READING PASSAGE:
########################################

These as well as other infinitesimal issues led to the crusade and agitation for the evacuation of Fulanis from the Western part as they have refused to be acquiescent and their actions are becoming unbearable in the communities. Therefore, an ultimatum to leave was given to the Fulanis at Igangan, Ayete in Ibarapa North local Government Area of Oyo State.
It is with respect to this, that I peer into the Constitutionality or otherwise of the action, inaction and reaction.
First and foremost, every citizen of Nigeria enjoys fundamental rights which are guaranteed by the Constitution of Nigeria. The provision of section 41 of the Constitution of Federal Republic of Nigeria 1999 (hereafter CFRN) is to the effect that every citizen of the country has the right to move freely and reside in any part of the country. However, we should not forget that this rights can be derogated from and restricted on, in the interest of defence, public safety, public order etc as contained in section 45 of the CFRN, especially, when others right to life, personal liberty, dignity, freedom of movement have been grossly and gravely violated.

########################################

REQUIRED ACTIONS:
**A)** Reproduce the stretch of the passage on the Fulani ultimatum from "First and foremost, every" through "and gravely violated.".
**B)** Carry the passage on the Fulani ultimatum forward, starting right after its last sentence.
The material after this point has nothing to do with what is asked here.

SUPPLIED DATA:

########################################

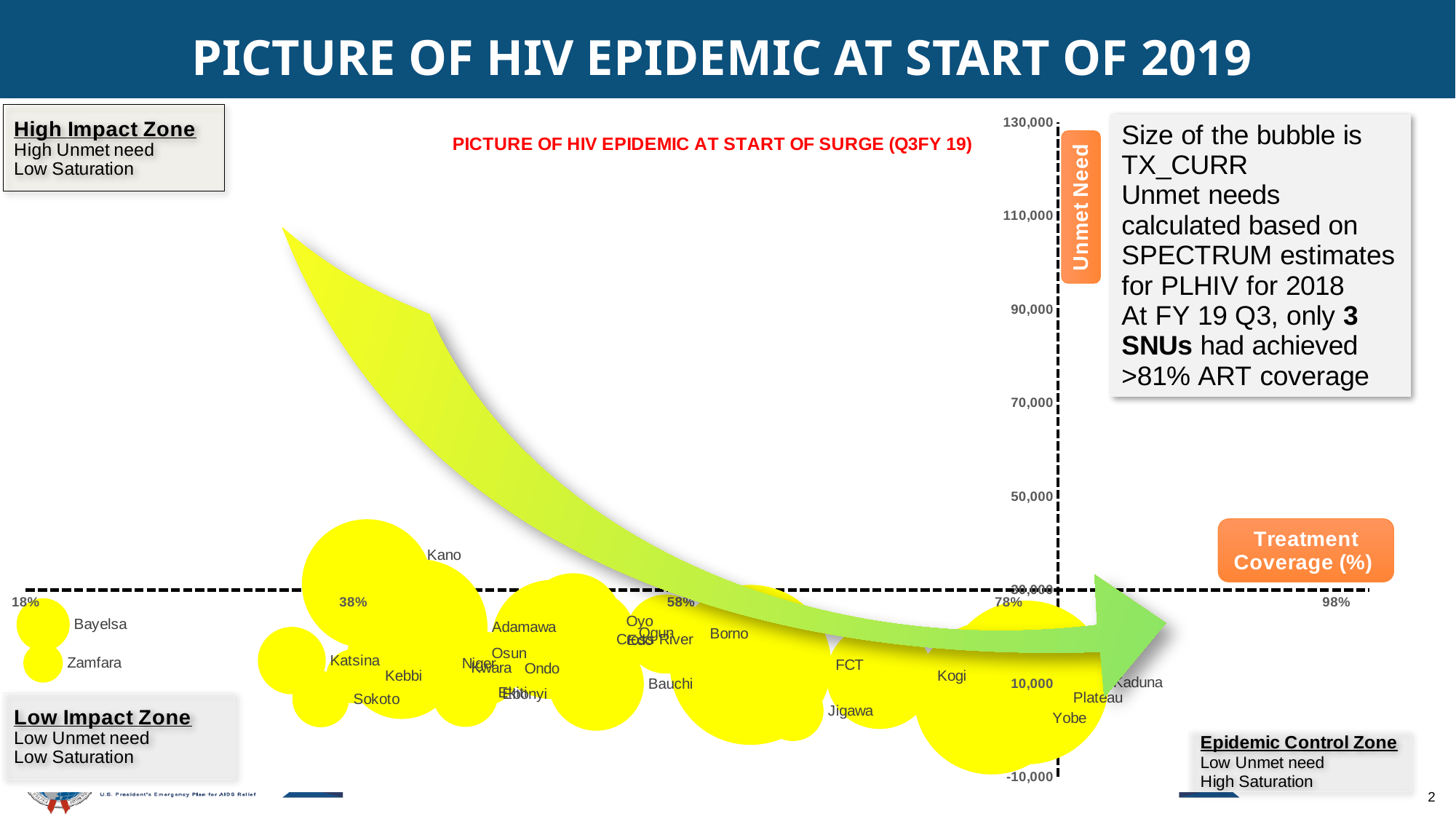
Is the treatment coverage for Kano greater or less than 58%? less Is the unmet need for Bayelsa greater or less than 30,000? less Which has the higher treatment coverage, Kano or Kogi? Kogi What does the vertical axis of the chart represent? Unmet Need Which has the higher treatment coverage, Bayelsa or Kaduna? Kaduna Is the treatment coverage for Kaduna greater or less than 78%? greater What kind of chart is shown on the slide? bubble chart What is the title of the chart? PICTURE OF HIV EPIDEMIC AT START OF SURGE (Q3FY 19)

########################################

RESULTS FOR THE EXERCISE:
**A)**
First and foremost, every citizen of Nigeria enjoys fundamental rights which are guaranteed by the Constitution of Nigeria. The provision of section 41 of the Constitution of Federal Republic of Nigeria 1999 (hereafter CFRN) is to the effect that every citizen of the country has the right to move freely and reside in any part of the country. However, we should not forget that this rights can be derogated from and restricted on, in the interest of defence, public safety, public order etc as contained in section 45 of the CFRN, especially, when others right to life, personal liberty, dignity, freedom of movement have been grossly and gravely violated.

**B)**
In other words, the Fulanis have rights of movement and not to talk of the fact that they are nomadic by nature. However, in exercising this right, they have stepped on and violated the rights of other people by trespassing on their farm land, maiming, looting, kidnapping, raping and other miscellaneous vices, especially in the south-western part of the nation. These among other infinite anomalies led to frustrating propulsion and made individual to sort for self-help so as to knock off the wanton violence perpetrated on the land because the government has not taken a swift and drastic actions.
It is as a result of this fact, that a question has been lingering in the atmosphere on who has the duty to foil the atrocities and insecurities in our communities. Without doubt, our Constitution is regarded as the grund norm for its validity prevails over other laws. Base on this, the control and order of security are vested in the Executive (section 5 [1-2] of the CFRN) to exercise the power judiciously, cautiously and conscientiously. It is as a result of the failure to do the needful swiftly that made the people to resort to self-help.
In conclusion, the Constitution guarantees and protects the human rights of the individual in Nigeria, and it must be exercised without infringing upon other people’s rights. Lastly, the power to strike the iron of insecurities resides in the Executive (President or Governor as the case may be). Therefore, it should exercise this power swiftly in order to save its subjects.